I've often noticed that the equatorial and tropical cookbooks come out in summer, when the greatest number of people have a chance of getting the warm-weather produce typically found in those climates.  So we often see Mexican cookbooks and Thai and Vietnamese cookbooks around this time of year.

This year, what I'm seeing are subtropical cookbooks--cuisines from that zone of mild winters and year-round fertility, extending from 23 to 40 degrees of latitude.  There's Food From Many Greek Kitchens--classic Greek recipes from the cosmopolitan Tessa Kiros.  There's The Kimchi Chronicles, a Korean home-cooking guide by Marja Vongerichten (yes, the wife of Jean-Georges).  It's true - the Greek isles and the Korean peninsula are approximately the same distance from the equator--bet you never thought about that before!

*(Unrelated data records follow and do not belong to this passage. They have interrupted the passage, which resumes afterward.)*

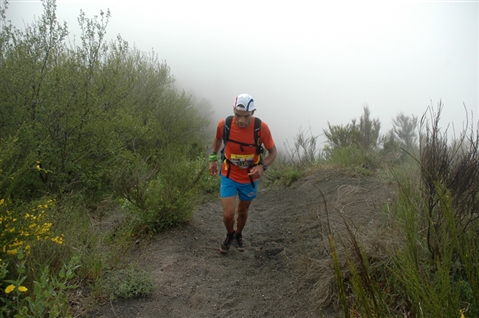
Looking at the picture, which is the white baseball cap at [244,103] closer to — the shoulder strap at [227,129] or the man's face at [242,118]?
the man's face at [242,118]

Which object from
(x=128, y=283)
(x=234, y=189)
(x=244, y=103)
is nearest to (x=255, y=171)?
(x=234, y=189)

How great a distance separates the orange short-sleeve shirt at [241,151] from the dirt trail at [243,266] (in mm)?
1041

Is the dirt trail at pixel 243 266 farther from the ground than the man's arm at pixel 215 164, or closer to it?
closer to it

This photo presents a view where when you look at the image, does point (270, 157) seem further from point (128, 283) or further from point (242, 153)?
point (128, 283)

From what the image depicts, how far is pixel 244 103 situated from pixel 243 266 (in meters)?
1.96

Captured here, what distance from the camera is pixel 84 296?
3.68 m

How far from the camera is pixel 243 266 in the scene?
16.4 ft

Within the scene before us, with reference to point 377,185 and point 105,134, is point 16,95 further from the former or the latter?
point 377,185

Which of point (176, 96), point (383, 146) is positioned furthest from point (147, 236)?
point (176, 96)

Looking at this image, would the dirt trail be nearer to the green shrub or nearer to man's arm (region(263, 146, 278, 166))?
the green shrub

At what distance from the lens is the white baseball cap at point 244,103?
15.8 ft

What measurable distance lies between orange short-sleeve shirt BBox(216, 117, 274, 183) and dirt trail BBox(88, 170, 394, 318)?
3.42ft

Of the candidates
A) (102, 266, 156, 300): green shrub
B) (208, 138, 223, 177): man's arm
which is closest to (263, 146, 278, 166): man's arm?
(208, 138, 223, 177): man's arm

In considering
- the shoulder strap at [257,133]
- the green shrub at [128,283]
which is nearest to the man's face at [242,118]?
the shoulder strap at [257,133]
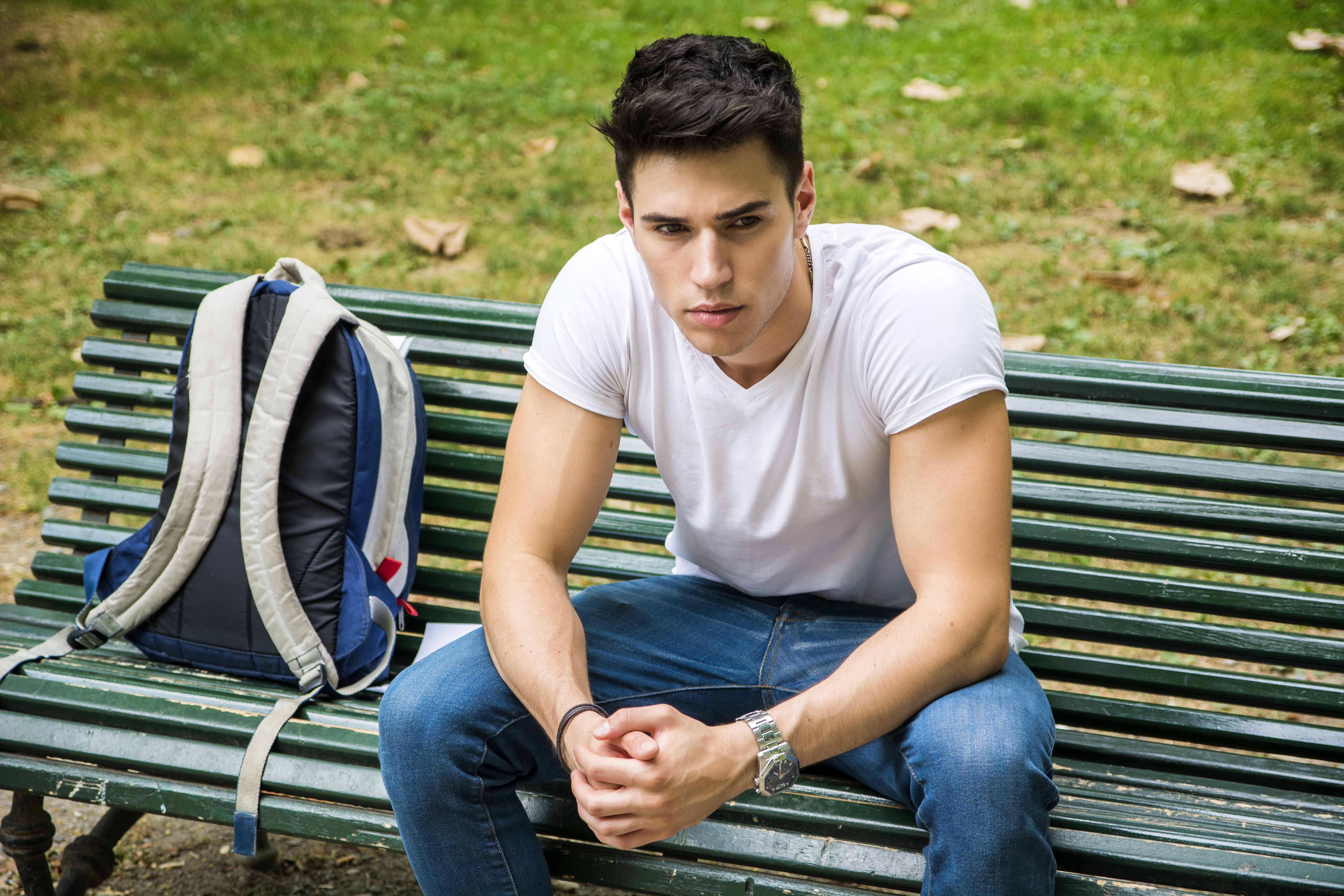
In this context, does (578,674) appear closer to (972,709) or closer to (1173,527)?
(972,709)

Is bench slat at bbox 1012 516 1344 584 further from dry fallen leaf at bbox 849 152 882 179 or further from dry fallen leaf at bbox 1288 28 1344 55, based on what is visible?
dry fallen leaf at bbox 1288 28 1344 55

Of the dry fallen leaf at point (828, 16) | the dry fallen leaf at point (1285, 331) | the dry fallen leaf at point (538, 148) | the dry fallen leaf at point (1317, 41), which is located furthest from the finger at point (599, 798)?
the dry fallen leaf at point (1317, 41)

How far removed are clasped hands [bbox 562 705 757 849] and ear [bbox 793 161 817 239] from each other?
988 millimetres

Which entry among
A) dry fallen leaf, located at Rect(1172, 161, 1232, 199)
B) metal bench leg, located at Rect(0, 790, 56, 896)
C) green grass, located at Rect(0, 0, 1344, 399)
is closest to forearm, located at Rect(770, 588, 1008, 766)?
metal bench leg, located at Rect(0, 790, 56, 896)

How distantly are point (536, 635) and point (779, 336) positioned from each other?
0.78 metres

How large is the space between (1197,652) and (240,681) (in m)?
2.24

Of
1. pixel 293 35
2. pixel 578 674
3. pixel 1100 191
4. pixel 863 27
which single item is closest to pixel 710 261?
pixel 578 674

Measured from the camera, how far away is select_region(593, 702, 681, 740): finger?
1.90 metres

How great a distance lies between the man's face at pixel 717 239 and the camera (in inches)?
82.4

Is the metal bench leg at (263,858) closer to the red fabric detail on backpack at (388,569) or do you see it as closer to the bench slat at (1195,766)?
the red fabric detail on backpack at (388,569)

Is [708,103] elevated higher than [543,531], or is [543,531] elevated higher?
[708,103]

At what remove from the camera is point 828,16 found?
714 cm

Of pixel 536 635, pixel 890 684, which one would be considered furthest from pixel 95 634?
pixel 890 684

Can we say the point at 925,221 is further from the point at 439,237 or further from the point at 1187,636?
the point at 1187,636
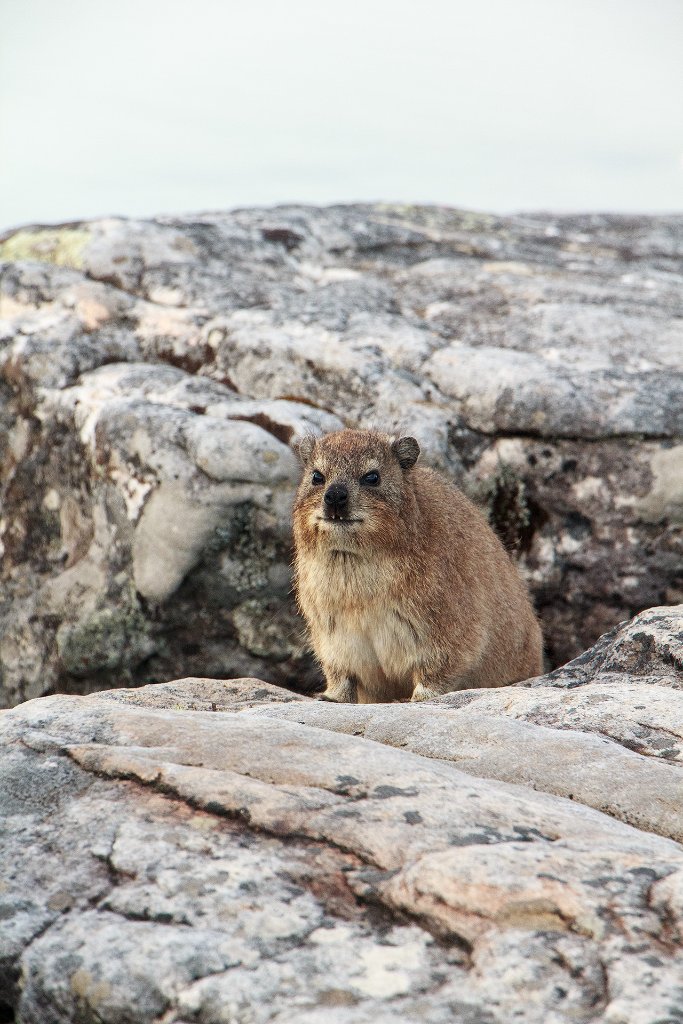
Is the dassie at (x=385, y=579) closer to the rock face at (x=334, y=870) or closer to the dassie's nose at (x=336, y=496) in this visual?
the dassie's nose at (x=336, y=496)

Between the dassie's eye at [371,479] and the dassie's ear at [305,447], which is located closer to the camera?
the dassie's eye at [371,479]

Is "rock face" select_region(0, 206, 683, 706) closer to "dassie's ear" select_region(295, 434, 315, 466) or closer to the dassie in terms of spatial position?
"dassie's ear" select_region(295, 434, 315, 466)

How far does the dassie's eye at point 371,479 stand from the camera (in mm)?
7305

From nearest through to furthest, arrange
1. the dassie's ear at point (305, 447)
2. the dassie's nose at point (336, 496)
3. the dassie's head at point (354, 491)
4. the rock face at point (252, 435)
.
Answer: the dassie's nose at point (336, 496)
the dassie's head at point (354, 491)
the dassie's ear at point (305, 447)
the rock face at point (252, 435)

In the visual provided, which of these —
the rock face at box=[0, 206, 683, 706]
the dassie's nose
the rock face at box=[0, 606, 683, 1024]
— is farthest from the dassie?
the rock face at box=[0, 606, 683, 1024]

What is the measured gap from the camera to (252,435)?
845 centimetres

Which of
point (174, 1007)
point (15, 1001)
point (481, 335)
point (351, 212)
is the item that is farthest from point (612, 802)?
point (351, 212)

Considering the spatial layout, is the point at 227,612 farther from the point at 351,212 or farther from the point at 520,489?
the point at 351,212

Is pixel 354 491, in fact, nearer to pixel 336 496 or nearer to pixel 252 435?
pixel 336 496

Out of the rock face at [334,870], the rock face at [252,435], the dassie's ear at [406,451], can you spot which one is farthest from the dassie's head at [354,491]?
the rock face at [334,870]

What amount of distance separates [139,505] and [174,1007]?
5596 millimetres

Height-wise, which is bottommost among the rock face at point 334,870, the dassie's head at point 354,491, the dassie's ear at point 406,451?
the rock face at point 334,870

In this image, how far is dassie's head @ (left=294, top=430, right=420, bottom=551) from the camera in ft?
23.6

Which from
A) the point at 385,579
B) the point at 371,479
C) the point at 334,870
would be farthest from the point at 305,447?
the point at 334,870
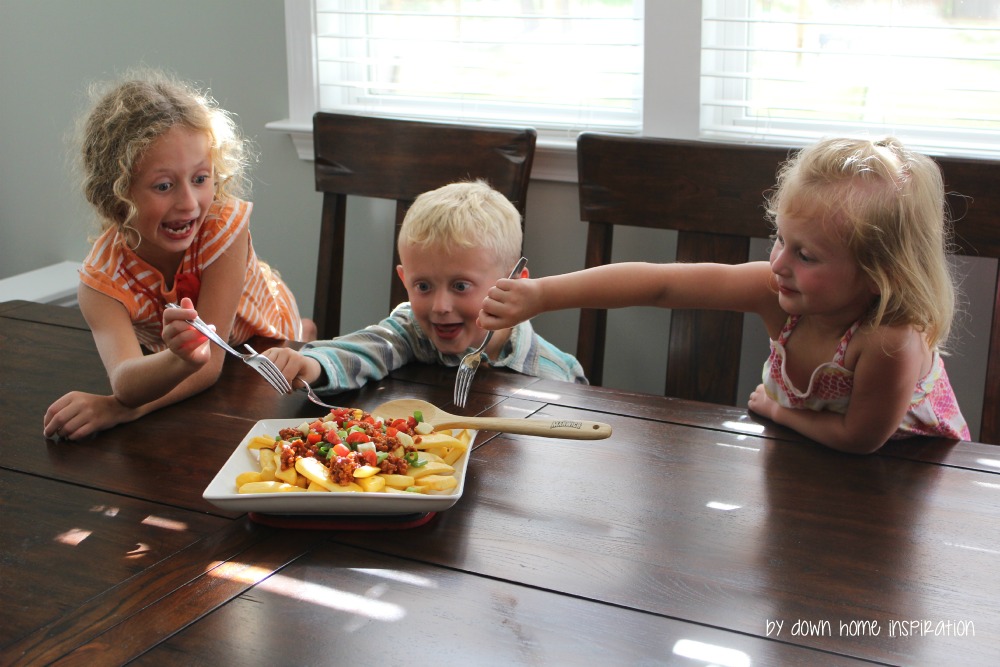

And then there is Claudia Roden's stupendous Food of Spain, which manages the rare trick of being both authoritative and approachable.  The essays are a master class in geography and culture.  And while you might expect the recipes to depend on obscure ingredients or equipment only available in a tiny Galician mountain village, very few of them give you the cold shoulder in that way.

Although I wouldn't say no to a plane ticket taking me those crucial ten or twenty degrees of latitude south from New England, having these books at hand in an air-conditioned living room is almost adventure enough.